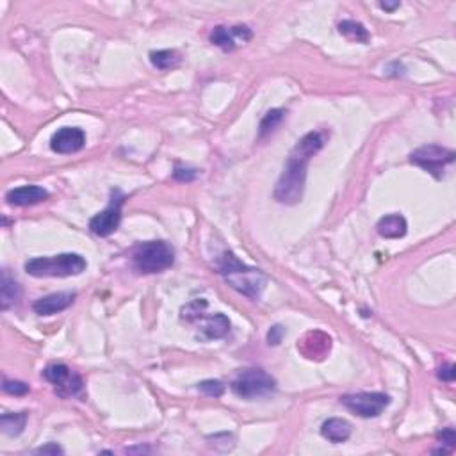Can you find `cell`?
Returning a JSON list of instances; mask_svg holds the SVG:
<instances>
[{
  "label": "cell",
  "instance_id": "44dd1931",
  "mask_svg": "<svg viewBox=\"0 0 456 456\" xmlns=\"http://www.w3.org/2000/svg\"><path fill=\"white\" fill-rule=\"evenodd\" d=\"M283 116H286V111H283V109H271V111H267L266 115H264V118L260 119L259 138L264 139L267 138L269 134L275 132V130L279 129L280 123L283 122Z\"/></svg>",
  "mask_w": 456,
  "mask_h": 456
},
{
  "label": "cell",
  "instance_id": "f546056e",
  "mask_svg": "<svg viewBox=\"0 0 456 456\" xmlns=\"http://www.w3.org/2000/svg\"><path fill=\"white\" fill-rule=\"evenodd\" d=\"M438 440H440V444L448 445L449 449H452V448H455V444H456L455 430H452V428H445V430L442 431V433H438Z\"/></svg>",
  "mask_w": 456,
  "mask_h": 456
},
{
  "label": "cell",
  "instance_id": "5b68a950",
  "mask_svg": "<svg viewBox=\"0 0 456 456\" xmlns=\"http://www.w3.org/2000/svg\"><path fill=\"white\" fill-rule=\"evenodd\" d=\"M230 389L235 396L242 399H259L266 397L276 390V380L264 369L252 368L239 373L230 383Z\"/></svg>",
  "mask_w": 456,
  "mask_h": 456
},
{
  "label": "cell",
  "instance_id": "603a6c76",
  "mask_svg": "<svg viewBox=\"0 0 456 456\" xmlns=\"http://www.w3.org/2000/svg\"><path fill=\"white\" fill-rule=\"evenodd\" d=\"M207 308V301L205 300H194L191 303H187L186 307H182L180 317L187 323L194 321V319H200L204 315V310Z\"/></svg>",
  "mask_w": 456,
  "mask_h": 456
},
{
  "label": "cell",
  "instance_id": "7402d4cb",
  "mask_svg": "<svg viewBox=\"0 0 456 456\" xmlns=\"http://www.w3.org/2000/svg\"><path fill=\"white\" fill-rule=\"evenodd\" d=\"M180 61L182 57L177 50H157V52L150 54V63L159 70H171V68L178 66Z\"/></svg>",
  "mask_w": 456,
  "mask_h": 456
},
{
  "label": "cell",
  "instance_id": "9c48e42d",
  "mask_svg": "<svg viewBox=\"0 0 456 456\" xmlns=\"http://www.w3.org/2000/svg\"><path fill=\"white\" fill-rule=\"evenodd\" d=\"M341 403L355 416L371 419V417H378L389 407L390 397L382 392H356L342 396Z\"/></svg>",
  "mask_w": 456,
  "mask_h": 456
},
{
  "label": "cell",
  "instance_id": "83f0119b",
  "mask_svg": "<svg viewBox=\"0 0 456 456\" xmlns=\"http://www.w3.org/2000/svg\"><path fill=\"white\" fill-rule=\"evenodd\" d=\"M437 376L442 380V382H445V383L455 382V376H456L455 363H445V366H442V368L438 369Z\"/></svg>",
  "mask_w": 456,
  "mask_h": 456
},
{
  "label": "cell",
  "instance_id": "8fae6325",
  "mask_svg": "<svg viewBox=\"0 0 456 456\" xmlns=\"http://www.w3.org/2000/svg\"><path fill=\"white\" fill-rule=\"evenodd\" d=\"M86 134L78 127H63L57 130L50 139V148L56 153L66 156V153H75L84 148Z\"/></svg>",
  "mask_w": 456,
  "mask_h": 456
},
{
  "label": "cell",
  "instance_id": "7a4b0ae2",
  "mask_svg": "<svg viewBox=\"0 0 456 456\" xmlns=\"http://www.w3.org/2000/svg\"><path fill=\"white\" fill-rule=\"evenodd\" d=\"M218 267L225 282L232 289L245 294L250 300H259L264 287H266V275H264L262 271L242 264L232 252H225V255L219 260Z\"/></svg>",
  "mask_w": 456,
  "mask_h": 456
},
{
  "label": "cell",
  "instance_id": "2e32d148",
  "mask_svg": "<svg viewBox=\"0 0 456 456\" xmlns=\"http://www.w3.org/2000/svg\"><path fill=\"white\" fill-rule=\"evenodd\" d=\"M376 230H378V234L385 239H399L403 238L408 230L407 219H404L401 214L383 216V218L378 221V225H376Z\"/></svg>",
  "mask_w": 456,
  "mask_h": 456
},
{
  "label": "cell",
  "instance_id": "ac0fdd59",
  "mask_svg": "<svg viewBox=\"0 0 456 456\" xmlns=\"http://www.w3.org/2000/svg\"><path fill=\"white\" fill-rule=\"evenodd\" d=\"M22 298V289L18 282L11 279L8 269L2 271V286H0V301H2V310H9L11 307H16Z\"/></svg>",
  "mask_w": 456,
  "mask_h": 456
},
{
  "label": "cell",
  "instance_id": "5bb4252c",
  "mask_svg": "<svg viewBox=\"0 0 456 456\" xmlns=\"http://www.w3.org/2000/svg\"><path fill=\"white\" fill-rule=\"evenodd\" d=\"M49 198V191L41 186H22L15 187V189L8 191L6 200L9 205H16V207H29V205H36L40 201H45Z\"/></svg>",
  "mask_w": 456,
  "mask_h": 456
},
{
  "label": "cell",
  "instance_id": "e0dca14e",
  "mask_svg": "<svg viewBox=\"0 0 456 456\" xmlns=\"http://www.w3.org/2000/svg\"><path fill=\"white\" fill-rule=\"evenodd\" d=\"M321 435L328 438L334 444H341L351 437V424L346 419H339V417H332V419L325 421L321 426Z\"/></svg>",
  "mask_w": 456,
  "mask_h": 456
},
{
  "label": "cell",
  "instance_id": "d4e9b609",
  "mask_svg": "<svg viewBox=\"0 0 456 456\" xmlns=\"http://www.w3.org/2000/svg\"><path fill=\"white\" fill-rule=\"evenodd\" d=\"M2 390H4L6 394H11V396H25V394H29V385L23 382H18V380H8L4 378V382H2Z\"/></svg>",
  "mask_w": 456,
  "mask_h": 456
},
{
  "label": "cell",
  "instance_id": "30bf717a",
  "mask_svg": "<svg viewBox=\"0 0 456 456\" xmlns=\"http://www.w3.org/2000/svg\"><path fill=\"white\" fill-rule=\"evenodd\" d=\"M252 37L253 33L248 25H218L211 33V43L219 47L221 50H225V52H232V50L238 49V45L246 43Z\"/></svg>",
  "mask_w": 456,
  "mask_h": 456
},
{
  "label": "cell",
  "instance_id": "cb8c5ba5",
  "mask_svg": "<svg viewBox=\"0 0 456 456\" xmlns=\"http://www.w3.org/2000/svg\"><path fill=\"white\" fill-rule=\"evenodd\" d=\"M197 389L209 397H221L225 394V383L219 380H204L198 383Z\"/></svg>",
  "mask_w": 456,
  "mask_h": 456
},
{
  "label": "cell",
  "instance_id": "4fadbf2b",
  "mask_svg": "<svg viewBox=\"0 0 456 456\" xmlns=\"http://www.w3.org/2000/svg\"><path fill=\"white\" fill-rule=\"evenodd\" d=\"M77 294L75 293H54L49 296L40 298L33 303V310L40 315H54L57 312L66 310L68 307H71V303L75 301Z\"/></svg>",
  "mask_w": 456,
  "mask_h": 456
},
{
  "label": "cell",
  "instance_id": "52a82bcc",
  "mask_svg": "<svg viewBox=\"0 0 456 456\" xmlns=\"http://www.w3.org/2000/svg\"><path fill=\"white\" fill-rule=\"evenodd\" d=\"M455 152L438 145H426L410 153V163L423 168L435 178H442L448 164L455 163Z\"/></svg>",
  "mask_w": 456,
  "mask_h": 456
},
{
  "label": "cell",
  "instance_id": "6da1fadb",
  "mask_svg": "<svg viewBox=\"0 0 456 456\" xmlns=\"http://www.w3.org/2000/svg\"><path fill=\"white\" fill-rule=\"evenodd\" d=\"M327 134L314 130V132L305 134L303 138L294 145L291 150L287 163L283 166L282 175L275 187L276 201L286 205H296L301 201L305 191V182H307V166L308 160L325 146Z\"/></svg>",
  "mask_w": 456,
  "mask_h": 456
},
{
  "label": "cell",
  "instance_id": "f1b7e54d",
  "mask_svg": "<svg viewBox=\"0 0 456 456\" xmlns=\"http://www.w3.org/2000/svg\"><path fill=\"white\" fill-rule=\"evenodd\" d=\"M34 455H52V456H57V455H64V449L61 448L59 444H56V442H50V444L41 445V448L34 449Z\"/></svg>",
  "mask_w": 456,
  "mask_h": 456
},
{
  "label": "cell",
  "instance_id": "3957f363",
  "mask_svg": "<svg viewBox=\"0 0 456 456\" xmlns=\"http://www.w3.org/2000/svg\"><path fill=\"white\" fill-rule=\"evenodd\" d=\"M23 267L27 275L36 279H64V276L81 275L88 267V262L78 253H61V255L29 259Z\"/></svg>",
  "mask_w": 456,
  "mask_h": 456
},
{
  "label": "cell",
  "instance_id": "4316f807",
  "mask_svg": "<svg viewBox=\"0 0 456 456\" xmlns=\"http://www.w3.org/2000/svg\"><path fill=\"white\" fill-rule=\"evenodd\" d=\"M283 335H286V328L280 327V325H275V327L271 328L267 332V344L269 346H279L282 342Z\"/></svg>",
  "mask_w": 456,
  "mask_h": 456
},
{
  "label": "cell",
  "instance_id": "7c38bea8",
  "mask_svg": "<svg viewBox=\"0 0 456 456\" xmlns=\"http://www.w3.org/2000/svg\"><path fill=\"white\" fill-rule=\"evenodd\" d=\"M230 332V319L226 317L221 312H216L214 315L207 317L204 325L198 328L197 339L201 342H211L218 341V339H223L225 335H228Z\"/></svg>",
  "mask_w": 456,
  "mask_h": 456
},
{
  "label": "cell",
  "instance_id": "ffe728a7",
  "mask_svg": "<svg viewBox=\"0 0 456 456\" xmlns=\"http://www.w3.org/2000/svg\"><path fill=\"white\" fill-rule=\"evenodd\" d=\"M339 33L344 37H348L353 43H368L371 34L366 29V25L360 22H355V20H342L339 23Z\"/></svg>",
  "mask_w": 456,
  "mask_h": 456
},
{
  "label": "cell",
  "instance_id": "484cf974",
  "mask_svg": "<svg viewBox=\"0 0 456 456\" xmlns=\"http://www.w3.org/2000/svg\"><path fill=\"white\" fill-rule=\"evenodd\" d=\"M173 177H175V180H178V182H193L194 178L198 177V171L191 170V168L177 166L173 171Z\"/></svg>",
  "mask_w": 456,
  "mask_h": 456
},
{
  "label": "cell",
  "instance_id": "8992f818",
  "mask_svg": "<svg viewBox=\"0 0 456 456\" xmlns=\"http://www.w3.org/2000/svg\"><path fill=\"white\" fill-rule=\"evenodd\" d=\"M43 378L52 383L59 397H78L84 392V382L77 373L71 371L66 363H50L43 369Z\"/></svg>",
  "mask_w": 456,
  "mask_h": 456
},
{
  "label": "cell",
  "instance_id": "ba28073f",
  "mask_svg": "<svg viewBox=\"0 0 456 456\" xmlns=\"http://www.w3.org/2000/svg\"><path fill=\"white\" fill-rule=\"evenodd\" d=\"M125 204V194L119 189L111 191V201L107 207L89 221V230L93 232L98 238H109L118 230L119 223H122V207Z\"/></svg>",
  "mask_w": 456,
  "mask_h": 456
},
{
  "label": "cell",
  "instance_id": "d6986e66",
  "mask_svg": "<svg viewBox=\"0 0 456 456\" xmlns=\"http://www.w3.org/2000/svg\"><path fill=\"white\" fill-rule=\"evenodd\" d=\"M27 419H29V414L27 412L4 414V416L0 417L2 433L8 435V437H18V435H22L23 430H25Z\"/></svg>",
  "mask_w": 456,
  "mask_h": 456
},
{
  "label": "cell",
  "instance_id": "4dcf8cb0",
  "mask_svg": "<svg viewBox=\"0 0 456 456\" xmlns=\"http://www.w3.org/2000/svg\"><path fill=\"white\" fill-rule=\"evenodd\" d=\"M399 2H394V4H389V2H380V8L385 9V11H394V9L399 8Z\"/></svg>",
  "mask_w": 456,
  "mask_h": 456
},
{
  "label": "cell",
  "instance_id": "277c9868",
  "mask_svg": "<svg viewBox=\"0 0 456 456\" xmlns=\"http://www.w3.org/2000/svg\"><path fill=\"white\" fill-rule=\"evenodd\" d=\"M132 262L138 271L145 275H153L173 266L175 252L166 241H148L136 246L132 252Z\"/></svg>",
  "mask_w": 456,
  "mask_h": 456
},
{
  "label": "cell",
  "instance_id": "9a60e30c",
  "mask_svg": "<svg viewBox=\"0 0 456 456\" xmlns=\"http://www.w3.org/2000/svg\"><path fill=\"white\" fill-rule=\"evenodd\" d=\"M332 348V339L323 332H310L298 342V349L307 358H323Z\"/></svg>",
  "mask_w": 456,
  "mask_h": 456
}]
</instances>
---+---
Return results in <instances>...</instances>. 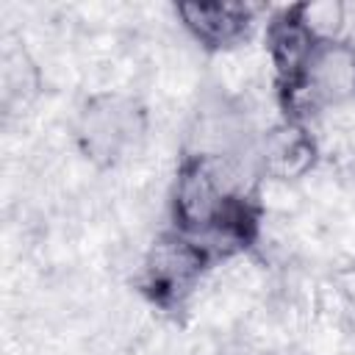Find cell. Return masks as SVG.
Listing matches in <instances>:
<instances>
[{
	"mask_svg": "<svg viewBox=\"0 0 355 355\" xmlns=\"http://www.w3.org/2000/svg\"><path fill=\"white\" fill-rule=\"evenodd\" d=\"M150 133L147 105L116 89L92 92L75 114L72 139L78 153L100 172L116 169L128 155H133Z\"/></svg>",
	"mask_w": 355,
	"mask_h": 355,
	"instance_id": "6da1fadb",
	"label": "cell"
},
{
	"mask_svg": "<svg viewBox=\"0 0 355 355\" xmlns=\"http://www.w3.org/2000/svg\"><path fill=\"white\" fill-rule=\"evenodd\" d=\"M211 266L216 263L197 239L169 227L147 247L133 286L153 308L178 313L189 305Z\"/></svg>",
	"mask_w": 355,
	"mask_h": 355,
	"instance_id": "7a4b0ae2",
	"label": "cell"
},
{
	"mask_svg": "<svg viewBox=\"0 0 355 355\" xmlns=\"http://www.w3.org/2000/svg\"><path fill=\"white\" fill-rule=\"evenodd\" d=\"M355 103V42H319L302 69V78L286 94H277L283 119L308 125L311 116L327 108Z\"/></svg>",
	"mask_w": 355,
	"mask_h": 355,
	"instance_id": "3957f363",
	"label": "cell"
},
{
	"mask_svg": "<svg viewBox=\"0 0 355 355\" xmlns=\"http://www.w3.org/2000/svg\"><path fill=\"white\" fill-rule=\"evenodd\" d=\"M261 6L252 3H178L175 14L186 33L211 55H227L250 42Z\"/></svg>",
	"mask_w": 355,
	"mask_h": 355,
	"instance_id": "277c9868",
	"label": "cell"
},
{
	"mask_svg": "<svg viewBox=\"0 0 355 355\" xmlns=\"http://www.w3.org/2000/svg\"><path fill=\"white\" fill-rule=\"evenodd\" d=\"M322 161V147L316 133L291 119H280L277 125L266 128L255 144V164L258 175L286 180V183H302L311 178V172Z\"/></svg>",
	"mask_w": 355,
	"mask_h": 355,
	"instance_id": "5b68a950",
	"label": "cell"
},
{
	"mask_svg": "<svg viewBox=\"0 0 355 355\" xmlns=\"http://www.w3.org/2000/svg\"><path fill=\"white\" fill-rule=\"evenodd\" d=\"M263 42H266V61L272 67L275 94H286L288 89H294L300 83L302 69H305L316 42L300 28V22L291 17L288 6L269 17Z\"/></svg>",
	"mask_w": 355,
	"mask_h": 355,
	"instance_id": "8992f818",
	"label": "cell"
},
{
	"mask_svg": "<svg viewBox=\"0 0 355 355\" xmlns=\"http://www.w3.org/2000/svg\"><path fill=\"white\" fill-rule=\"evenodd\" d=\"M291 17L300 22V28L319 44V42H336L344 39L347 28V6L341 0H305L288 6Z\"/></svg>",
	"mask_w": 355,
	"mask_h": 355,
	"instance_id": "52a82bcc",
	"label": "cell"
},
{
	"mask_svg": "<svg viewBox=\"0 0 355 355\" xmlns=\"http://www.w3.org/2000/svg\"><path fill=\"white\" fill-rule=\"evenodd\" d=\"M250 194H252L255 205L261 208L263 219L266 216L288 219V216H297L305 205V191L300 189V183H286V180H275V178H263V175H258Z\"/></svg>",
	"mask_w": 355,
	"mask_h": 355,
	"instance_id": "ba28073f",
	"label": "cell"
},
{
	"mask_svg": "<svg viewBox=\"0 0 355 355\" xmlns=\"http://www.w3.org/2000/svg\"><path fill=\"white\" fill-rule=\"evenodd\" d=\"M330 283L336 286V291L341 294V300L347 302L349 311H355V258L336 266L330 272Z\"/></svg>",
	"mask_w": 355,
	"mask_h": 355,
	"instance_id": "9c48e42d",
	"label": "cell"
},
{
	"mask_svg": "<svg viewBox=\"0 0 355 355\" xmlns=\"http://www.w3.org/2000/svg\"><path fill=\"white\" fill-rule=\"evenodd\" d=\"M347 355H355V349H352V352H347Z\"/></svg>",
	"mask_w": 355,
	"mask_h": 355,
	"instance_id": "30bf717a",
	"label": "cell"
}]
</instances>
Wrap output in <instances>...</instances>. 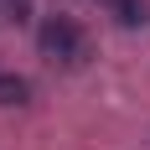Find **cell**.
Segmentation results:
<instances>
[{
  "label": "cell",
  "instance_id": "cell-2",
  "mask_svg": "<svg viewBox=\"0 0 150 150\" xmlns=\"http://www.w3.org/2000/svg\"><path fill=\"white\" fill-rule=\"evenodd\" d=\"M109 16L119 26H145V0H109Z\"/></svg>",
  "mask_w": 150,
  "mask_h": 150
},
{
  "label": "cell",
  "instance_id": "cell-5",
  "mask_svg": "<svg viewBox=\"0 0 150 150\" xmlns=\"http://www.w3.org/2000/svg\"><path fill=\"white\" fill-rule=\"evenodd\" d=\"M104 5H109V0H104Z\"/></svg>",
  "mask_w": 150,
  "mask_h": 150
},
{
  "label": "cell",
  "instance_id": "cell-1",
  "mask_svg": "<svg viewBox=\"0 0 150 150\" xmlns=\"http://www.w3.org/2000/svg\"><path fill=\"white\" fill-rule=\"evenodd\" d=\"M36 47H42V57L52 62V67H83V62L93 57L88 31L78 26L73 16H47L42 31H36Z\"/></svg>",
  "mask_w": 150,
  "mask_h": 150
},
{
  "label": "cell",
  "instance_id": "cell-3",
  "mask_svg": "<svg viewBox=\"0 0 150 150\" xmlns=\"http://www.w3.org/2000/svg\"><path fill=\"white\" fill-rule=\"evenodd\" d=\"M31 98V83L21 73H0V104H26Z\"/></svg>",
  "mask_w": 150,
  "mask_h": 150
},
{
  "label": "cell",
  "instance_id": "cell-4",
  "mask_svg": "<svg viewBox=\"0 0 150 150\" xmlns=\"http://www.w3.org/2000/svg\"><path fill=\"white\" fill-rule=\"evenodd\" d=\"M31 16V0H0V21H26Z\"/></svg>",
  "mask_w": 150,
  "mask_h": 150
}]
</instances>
---+---
任务要求: 请将以含有“Can you find”的一行开头、以含有“440H440V444L448 445L449 449H452V448H455V444H456L455”的一行结尾的记录重新写出，并把其中的“mask_svg”改名为“svg_mask”，其余内容一律不变。答案中不要包含图片。

书面作答:
Can you find `cell`?
Returning a JSON list of instances; svg_mask holds the SVG:
<instances>
[{
  "label": "cell",
  "instance_id": "44dd1931",
  "svg_mask": "<svg viewBox=\"0 0 456 456\" xmlns=\"http://www.w3.org/2000/svg\"><path fill=\"white\" fill-rule=\"evenodd\" d=\"M283 116H286V111H283V109H271V111H267L266 115H264V118L260 119L259 138L264 139L267 138L269 134L275 132V130L279 129L280 123L283 122Z\"/></svg>",
  "mask_w": 456,
  "mask_h": 456
},
{
  "label": "cell",
  "instance_id": "f546056e",
  "svg_mask": "<svg viewBox=\"0 0 456 456\" xmlns=\"http://www.w3.org/2000/svg\"><path fill=\"white\" fill-rule=\"evenodd\" d=\"M438 440H440V444L448 445L449 449H452V448H455V444H456L455 430H452V428H445V430L442 431V433H438Z\"/></svg>",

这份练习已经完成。